Setelah mengecek komputernya, menyatakan "tidak ada keterangan dan klaim dari divisi lain berarti itu memang uang masuk ke rekening Anda".
"Dengan demikian, sudah terjadi pelepasan hak sebagaimana disebut dalam Pasal 1 poin 1 dan Pasal 1 poin 15 Undang-Undang Nomor 3 Tahun 2011 tentang Transfer Dana. Seterusnya, trouble ticket nomor TTB 25752980 telah ditutup pada Maret 2020.
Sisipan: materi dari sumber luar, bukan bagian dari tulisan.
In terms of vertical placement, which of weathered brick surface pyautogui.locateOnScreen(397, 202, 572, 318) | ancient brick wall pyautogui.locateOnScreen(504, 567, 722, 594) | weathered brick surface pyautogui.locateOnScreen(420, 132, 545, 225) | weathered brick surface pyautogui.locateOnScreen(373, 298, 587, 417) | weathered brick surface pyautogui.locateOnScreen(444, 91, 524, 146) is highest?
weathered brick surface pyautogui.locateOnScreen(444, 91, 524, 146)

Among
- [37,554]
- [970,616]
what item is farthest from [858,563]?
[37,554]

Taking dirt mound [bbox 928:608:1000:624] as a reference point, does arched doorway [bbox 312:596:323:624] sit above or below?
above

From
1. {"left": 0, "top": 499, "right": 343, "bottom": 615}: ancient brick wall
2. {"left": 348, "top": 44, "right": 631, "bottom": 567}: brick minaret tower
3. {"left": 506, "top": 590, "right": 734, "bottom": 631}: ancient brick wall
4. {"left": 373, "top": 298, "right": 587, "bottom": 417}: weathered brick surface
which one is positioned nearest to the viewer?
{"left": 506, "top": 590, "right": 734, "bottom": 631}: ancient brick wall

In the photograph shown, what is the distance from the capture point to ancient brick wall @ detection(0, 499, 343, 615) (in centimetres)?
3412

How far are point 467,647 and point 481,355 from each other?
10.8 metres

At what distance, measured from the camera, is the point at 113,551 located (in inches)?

"Terkait kasus ini, terdapat keterangan invalid credit account currency yang berarti telah diketahui terjadinya kekeliruan tersebut," kata dia.
Ia mengatakan setelah kliennya melapor ke BRI selama kurang lebih 11 bulan yakni sejak 1 Desember 2019 sampai dengan 6 Oktober 2020, tidak terdapat klaim dari BRI.
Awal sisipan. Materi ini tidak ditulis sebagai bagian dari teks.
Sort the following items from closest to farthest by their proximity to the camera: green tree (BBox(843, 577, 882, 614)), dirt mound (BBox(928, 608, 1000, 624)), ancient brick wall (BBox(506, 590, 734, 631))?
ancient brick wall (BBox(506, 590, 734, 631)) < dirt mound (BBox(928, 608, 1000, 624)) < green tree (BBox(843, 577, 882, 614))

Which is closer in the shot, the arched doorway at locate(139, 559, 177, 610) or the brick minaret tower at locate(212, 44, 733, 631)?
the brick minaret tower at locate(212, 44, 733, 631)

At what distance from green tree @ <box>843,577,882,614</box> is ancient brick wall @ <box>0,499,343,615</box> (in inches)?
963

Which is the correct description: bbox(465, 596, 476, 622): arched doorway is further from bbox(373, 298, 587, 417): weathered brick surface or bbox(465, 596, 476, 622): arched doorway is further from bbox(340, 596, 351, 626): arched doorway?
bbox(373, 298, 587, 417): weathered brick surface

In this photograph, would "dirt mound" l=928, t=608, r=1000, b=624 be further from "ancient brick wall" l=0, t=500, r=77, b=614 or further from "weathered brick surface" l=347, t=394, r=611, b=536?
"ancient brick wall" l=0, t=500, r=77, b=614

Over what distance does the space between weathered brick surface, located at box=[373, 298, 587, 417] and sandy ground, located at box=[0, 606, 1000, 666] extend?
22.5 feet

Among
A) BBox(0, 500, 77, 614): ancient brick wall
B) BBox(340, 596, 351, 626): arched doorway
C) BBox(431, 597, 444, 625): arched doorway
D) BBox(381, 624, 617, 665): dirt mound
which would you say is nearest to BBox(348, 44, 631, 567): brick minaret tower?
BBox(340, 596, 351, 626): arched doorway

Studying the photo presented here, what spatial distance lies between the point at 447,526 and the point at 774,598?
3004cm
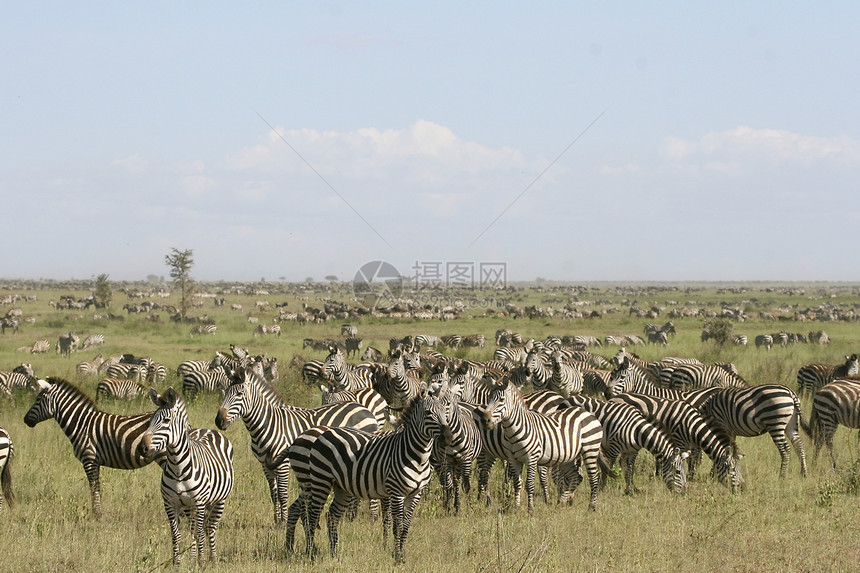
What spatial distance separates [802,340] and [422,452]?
1454 inches

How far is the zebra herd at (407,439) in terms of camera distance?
877 centimetres

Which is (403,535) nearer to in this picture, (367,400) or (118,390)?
(367,400)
Pihaknya merasa ada kejanggalan karena setelah berjalan kurang lebih 11 bulan baru pada 6 Oktober 2020 accout officer BRI yang biasa melayani kliennya sebagai nasabah prioritas.
Telah terjadi kekeliruan dalam transaksi tabungan valas sebesar GBP 1,714,842.00 yang diterima pada kurun waktu 25 November hingga 15 Desember 2019.
Ia juga merasa ada kejanggalan ketika BRI menghubungi kliennya tanpa surat resmi dan hanya menyodorkan dua lembar kertas HVS kosong lalu meminta kliennya menulis kesanggupan untuk mengembalikan dana yang sudah masuk.
Terkait komentar Rinto Wardana, Henri Kusuma menyatakan Pasal 372 KUHP memiliki unsur barang siapa mengambil suatu benda sebagian atau seluruhnya kepunyaan orang lain dengan cara melawan hukum dan benda yang ada dalam kekuasaannya tidak karena kejahatan.
"Bahwa unsur kepunyaan orang lain tidak terpenuhi. Dana ini milik siapa? Jika memang ada kesalahan. Di satu sisi BRI telah menyatakan bahwa dana tersebut memang milik klien kami," ujar Henri
Bahkan, lanjut dia, kliennya selalu meminta bukti kesalahan transfer jika memang ada kesalahan transfer namun tidak pernah diberikan pihak BRI.
Terakhir, terkait tuduhan pencucian uang, berdasarkan Pasal 1 poin 15 Jo Pasal 10, Undang Undang Nomor 8 Tahun 2010 tentang Tindak Pidana Pencucian Uang (TPPU), bahwa terduga harus ada permufakatan jahat antara pengirim dan klien.
Sementara, lanjutnya, kliennya tidak ada permufakatan jahat dengan pihak manapun. Ia berharap penjelasan tertulis tersebut dapat segera ditayangkan sebagai bagian dari hak jawab dan hak koreksi untuk menanggapi dan menyanggah pemberitaan atau karya jurnalistik sebagaimana diatur dalam Undang-Undang Pers Nomor 40 Tahun 1999.